Unfallzahlen gehen zurück

Positiv sehe er auch die Entwicklung der Unfallzahlen, die von 118 auf 102 zurück gegangen waren. Zwar sei jeder Unfalltote oder Schwerverletzte zu viel, doch auch hier habe es nur einen Todesfall (Vöhrenbach) gegeben, die Zahl der Schwerverletzten lag bei 31 (Vorjahr 28).
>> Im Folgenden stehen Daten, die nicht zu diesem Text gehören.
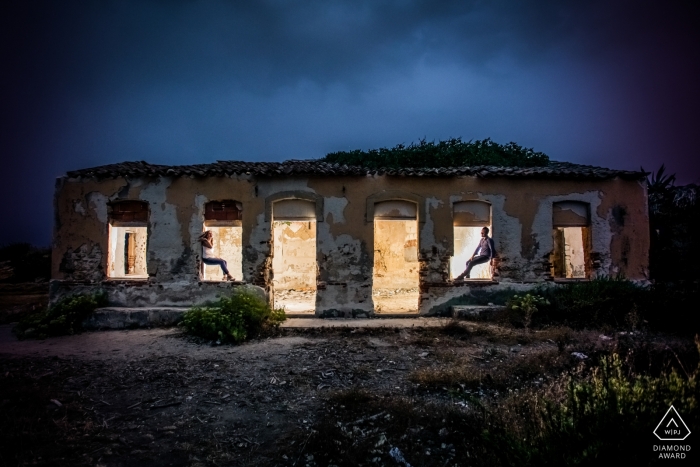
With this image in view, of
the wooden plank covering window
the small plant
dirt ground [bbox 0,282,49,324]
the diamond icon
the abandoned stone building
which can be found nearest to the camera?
the diamond icon

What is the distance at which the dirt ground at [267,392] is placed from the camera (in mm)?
3840

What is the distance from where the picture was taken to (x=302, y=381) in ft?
19.3

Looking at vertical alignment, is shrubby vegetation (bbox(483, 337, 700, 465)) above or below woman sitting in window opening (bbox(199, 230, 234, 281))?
below

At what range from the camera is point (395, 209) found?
10711 millimetres

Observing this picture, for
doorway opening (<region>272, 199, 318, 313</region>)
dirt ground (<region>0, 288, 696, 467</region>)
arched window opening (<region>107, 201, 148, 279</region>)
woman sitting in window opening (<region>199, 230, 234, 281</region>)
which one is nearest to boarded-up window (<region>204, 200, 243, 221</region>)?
woman sitting in window opening (<region>199, 230, 234, 281</region>)

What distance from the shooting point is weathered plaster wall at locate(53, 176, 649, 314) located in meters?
10.3

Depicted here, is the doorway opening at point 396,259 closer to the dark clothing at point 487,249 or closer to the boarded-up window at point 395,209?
the boarded-up window at point 395,209

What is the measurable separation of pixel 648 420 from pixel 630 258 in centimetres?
994

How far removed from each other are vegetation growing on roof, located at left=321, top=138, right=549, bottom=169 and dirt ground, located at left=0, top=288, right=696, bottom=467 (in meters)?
12.8

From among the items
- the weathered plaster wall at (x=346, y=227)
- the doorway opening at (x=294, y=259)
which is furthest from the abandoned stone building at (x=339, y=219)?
the doorway opening at (x=294, y=259)

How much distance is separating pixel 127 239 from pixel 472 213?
1381cm

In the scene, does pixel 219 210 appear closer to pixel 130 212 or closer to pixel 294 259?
pixel 130 212

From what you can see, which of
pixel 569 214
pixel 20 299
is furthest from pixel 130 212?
pixel 569 214

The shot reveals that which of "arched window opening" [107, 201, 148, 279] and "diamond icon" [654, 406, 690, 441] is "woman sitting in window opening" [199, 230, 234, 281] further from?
"diamond icon" [654, 406, 690, 441]
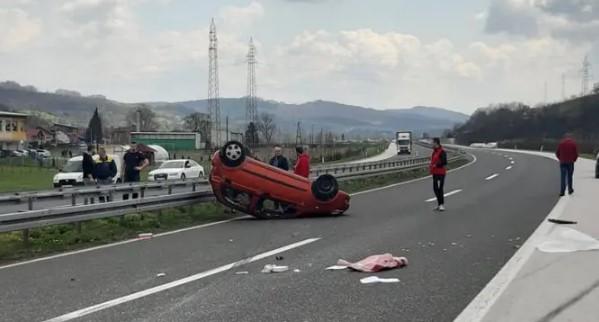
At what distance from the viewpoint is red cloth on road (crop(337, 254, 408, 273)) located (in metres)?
8.73

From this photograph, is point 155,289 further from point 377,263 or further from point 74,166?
point 74,166

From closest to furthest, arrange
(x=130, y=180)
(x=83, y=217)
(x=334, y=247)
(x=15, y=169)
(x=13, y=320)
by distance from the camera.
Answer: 1. (x=13, y=320)
2. (x=334, y=247)
3. (x=83, y=217)
4. (x=130, y=180)
5. (x=15, y=169)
In Schönwald habe es mit fünf erfassten Unfällen einen Unfall weniger gegeben, dafür beliefen sich die Geschädigten auf nur sechs Leichtverletzte, weder einen Todesfall noch Schwerverletzte waren zu verzeichnen.

Beim Motorradlärm sind der Polizei die Hände gebunden.
Beim Motorradlärm sind der Polizei die Hände gebunden. | Bild: Hauke-Christian Dittrich

Bürgermeister Christian Wörpel gab seiner Hoffnung Ausdruck, dass man Motorrad- und Autolärm durch eine höhere Kontrollfrequenz in den Griff bekommen könne, allerdings sehe er auch die personelle Situation kritisch. Stehle machte ihm wenig Hoffnung: „Hier ist zunächst der Gesetzgeber gefordert“, sagte er. Momentan sei die Mehrzahl der sehr lauten Motoren legal.